A major inquiry into HFTs (hot food takeaways) in Leeds was launched last year after a White Paper Motion was brought to Leeds City Council’s monthly full council debate session by councillor Tom Leadley.

His concerns arose out of an earlier public inquiry into the refusal of a plan for a McDonald’s drive-through at a former pub in Tingley, which is also near Woodkirk Academy.

People power eventually defeated the fast food giant, with the plan refused by council bosses FIVE times - and the appeal dismissed by a planning inspector - before the firm eventually walked away.

Coun Leadley said that during the four day public inquiry, one full day had been spent arguing about hot food takeaway policy.

However the inspector “disregarded all that”, he added, because it was not already enshrined in planning policy.

Councillor Leadley said this had “silently underlined” the need for a specific clause on hot food takeaways in local policy.

He told colleagues that he had been contacted by one member of the public who wanted “a complete moratorium” on any new takeaways in Leeds.

“That’s a bit too far,” he said. “However if people are of that view, then they can put that forward when the six week consultation is open.”

Despite the new zero tolerance approach to junk food, some concerns have been raised that there could be a negative economic impact on the local economy in district centres, for example if shop units end up remaining empty long term as a result of the clampdown.

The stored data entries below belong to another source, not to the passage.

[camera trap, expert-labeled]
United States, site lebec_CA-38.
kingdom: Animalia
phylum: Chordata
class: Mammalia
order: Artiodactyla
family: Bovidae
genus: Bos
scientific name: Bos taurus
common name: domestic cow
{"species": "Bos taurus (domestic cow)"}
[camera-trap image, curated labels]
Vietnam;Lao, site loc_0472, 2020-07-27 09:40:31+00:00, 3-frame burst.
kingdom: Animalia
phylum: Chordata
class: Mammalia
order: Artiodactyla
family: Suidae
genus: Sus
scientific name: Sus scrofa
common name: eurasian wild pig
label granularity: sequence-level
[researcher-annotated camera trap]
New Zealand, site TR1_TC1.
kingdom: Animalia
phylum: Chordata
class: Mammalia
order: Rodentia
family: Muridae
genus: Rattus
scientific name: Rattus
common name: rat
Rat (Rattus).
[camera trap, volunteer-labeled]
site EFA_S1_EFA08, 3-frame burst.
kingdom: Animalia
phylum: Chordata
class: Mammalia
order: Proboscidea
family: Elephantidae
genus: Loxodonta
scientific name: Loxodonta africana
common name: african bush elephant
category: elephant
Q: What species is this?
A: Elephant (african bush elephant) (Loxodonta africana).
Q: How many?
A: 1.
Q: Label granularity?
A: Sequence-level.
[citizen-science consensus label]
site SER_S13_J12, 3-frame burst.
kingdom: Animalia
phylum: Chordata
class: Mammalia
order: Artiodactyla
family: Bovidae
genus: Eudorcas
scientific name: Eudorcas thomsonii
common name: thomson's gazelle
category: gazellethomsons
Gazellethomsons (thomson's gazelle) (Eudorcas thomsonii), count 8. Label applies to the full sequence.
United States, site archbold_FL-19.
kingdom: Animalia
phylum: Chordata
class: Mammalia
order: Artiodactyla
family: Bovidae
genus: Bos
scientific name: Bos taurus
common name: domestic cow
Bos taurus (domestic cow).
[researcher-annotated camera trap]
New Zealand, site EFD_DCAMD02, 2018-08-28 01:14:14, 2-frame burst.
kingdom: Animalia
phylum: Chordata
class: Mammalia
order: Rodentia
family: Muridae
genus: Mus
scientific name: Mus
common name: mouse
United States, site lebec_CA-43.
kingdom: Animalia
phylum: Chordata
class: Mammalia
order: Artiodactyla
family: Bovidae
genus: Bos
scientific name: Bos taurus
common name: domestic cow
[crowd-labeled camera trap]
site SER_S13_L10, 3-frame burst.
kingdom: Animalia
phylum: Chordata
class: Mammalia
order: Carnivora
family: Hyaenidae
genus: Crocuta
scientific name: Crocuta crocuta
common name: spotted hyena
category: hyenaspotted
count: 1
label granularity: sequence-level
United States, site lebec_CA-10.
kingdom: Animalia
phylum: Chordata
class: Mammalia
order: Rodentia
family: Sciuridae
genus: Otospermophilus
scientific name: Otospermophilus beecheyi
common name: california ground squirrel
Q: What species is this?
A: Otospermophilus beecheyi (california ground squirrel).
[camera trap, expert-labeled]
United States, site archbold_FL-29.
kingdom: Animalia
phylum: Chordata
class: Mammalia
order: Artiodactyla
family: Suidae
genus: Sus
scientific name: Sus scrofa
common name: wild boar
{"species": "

Fiona Venner, chair of Leeds City Council’s Development Plans Panel, which helps formulate future local planning policy, asked colleagues to consider the question of: “Would vibrancy and vitality [of the local economy] trump our concerns about obesity and health issues around hot food takeaways?”

Garforth Labour councillor Stuart McKenna said the more important point was that “there are too many areas in Leeds where you can drive round and it’s packed with hot food takeaways”.

He said he would like to see the council allowed to be “a bit stronger” with its policy, adding that it was “a little bit worrying” that one junk food outlet could move in one day, and “another could come in tomorrow and it would all get voted through”.

Headingley councillor Neil Walshaw, whose student-heavy ward is one of the city’s worst junk food hotspots, said: “At this point there are very limited planning grounds on which we can refuse [takeaway applications].

“Looking forward, we will be in a much better place to provide a filter that is much more effective.”

The panel was told that Leeds is “close to the national obesity average but that is no reason for not doing better”.